A magistrate on Monday ordered a burglar to pay to the victims of his crime a total of $1,682.
Magistrate Valdis Foldats also imposed a suspended sentence with a supervision order and two years probation.
Marc Lee Connolly, 37, pleaded guilty to the burglaries in January, 2012. One of the offenses was at an East End bar. Connolly was ordered to pay $81.98 for bottles of liquor he stole after forcing open a window.
The other two burglaries were residential. The magistrate noted that they were breaches of trust because the owners had hired him to perform specific tasks.
Crown counsel Neil Kumar explained that the owner of an East End apartment had found the door open and a 27-inch TV with built-in VHS and DVD player missing. The item’s value was $600.
A police investigation showed that the woman’s husband had previously hired Connolly to clear some bush from the yard. When police spoke to him he admitted the offense. He said he had used a screwdriver to force the door lock. He told officers he sold the TV to get money for drugs.
In December, 2011, an East End resident left the island for the holidays, hiring Connolly to serve as caretaker during his absence and to feed his pet dog. Connolly used a case knife to force the front door open and he damaged the rear door when leaving the premises. He stole a 32-inch TV, a laptop computer, a computer bag with documents, a cellphone and a bottle of rum. The total value of the stolen goods was $3,484.

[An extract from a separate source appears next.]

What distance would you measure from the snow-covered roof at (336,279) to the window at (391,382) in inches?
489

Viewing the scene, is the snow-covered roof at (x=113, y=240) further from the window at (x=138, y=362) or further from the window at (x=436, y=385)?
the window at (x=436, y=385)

When the owner returned and confronted him, Connolly admitted selling the items to get drugs. He assisted this complainant in recovering some of the items. The owner later requested compensation of $1,000.
Connolly was remanded in custody on January 12, 2012.
Defense attorney John Furniss explained that Connolly spent the next six months in custody awaiting admission to Caribbean Haven, a residential drug treatment center. He remained there for 36 weeks, until March, 2013.
He was then placed on bail, but was back in custody from June to October, 2013. Then he had surgery on his back and hip and when he returned to court, he tested positive for cocaine and remained in custody ever since.
Mr. Furniss asked that Connolly be given credit for his early guilty pleas, the time he spent at Caribbean Haven and in custody, and the fact that he committed no further offenses while on bail.
“It’s the cocaine,” Mr. Furniss said. “It has to be beaten at some stage,” he commented, suggesting another effort at counseling and abstinence.
The magistrate said people have a right to expect to feel secure in their own homes. Sentences for burglary should deter others from committing the offense as well as punish the offender, he indicated. The local tariff for a second or subsequent burglary is three to four years.
In this case, Connolly had already spent almost a year in custody and a year at Caribbean Haven.
The magistrate imposed concurrent suspended sentences of two years for each burglary, with a supervision order. For consuming cocaine, Connolly was placed on probation for two years with conditions that he attend counseling programs, attend Narcotics Anonymous and Alcoholics Anonymous meetings, and not enter liquor license premises. For any breach, he will be brought back to court and resentenced.
For four charges of failing to attend court, he was ordered to perform 40 hours of community service.
He allowed six months for payment of compensation.
The magistrate said people have a right to expect to feel secure in their own homes.